Los guardias civiles Fermín y Pascual, encargados de que se respete el orden público, también tienen sus tribulaciones. Caminan calle abajo, tal vez, en dirección a la de la feria. Dos ciclistas les adelantan, unas chicas corren tras ellos. A Fermín, que es el más reflexivo y desconfiado de los dos, no parece hacerle mucha gracia: «no creas que me hace a mi mucha gracia esta gente que anda todo el día por ahí montando en bicicleta». Pascual le comprende perfectamente y aún añade un matiz a su suspicacia: «A mi tampoco. A mi me gustan más los días que les toca oler bien, cuando huelen a lomo de ángel. Porque esto de que anden en bicicleta lo veo yo más artificial». La comunicación entre estos dos servidores de la ley es envidiable. «Peor sería que levitasen, como en Aína», comenta Fermín, que también tiene más experiencia que su compañero. «¿En dónde?». «En Aína, un pueblo de la sierra de Albacete donde estuve yo sirviendo. Allí los exiliados de la política levitaban unos quince palmos del suelo». En plana compenetración, Pascual reflexiona: «Pues eso tiene peligro porque te pueden caer encima si se les escacharra la meditación». «O cagarte, como los pájaros, que ya pasó alguna vez», termina Fermín.
Uno no puede sentir sino ternura hacia estos dos personajes que pasan el día fusil al hombro, paseando de un lado a otro y pendientes tan sólo de que los muchos prodigios que se dan en la localidad no se desmadren. Luego veremos además hasta qué punto su destino es incierto por culpa de los vaivenes del peculiar sistema democrático que rige en la zona. Su diálogo en torno a los peligros que pueden originar las costumbres foráneas de la colonia sudamericana -los exiliados de la política, los llama Fermín- está estructurado con mucha gracia. La frase de Fermín que se refiere a la incomodidad que le provocan los ciclistas parece a primera vista la expresión de una simple manía personal e intransferible. Pero cuando Pascual asiente, dándole la razón, el asunto toma otro cariz. ¿Qué sentido tiene que dos guardias compartan un sentimiento de antipatía y desconfianza hacia unos pacíficos ciudadanos que se desplazan en bicicleta? Cuerda lo aclara enseguida. A Pascual le molestan los ciclistas porque prefiere que los sudamericanos huelan a lomo de ángel. Aquí estamos ya en el terreno del disparate. Pascual se explica muy bien: los sudamericanos unos días montan en bicicleta y otros huelen bien. El olor a lomo de ángel le parece al paciente guardia más natural que la primera actividad. Es decir, montar en bicicleta es algo artificial, frente a la naturalidad de oler bien en días alternos. Ahí Fermín pone las cosas en su sitio y relativiza la molestia. Más vale que monten en bicicleta, lo que tan sólo es sospechoso de oscuras intenciones, que decidieran levi- tar. En Aína ya ha pasado. Los sudamericanos, en Ayna, levitan. Pascual puntualiza los peligros que eso conlleva. ¿Qué pasaría si la técnica de la levitación fallara y los sudamericanos empezaran a caer sobre los incautos transeúntes? Fermín va aun más allá: Si se pasan el día en el aire, ¿cuándo defecan? Como todo el mundo sabe que hasta los sudamericanos cagan una vez al día más o menos, durante la jornada de levitación lo tendrán que hacer al menos una vez y es más que probable que un día u otro les tocara a uno de ellos que les cagaran encima. ¿A quién no le ha hecho una faena semejante un pájaro alguna vez?

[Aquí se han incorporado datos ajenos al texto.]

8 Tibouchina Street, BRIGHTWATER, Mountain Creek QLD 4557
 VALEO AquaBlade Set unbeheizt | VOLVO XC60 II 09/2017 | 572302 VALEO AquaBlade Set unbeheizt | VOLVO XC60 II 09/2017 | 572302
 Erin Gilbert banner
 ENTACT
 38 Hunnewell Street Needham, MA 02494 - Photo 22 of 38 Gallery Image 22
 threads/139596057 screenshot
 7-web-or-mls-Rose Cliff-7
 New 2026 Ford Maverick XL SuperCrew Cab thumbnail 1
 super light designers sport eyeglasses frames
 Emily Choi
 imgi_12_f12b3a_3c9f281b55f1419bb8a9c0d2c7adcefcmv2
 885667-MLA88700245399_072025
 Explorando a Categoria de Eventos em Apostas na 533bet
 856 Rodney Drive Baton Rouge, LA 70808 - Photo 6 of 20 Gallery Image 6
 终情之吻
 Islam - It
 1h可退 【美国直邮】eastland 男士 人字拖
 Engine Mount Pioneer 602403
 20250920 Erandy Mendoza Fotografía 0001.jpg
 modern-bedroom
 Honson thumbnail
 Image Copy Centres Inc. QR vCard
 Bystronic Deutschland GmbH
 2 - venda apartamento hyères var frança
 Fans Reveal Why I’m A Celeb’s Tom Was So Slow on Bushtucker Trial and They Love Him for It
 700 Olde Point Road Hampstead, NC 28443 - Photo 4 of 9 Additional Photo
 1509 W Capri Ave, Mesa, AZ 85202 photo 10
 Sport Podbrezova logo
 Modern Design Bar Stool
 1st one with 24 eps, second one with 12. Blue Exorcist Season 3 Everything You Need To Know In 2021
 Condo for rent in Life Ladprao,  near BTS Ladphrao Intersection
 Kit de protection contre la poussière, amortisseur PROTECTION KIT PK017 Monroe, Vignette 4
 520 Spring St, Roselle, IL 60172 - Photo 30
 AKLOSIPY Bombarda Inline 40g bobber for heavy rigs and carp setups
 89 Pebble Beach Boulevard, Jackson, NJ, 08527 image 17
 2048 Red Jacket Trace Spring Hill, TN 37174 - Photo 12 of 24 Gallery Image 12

Curiosamente, esta secuencia tan bien armada, pero algo perdida dentro del devenir narrativo, y que originalmente estaba situada como continuidad de la conversación de los forasteros con el Hombre Razonable, es decir, antes de la escena de Morencos y Garcinuño, estaba construida en el guión en tomo a la imagen de las piernas de un sudamericano levitando sobre los tricornios de los guardias. No hace falta conocer demasiados entresijos de la producción para suponer que razones económicas impidieron que Cuerda pudiera rodar esa escena tal como estaba escrita. Probablemente, sobre la marcha debió rehacer el diálogo y llegó a la conclusión de que la extrañeza de Fermín ante el hecho de que los exiliados pasaran el tiempo montando en bicicleta suponía un absurdo mayor que el que contenía la idea inicial, al tiempo que el comienzo del nuevo diálogo permitía descolocar una vez más al espectador.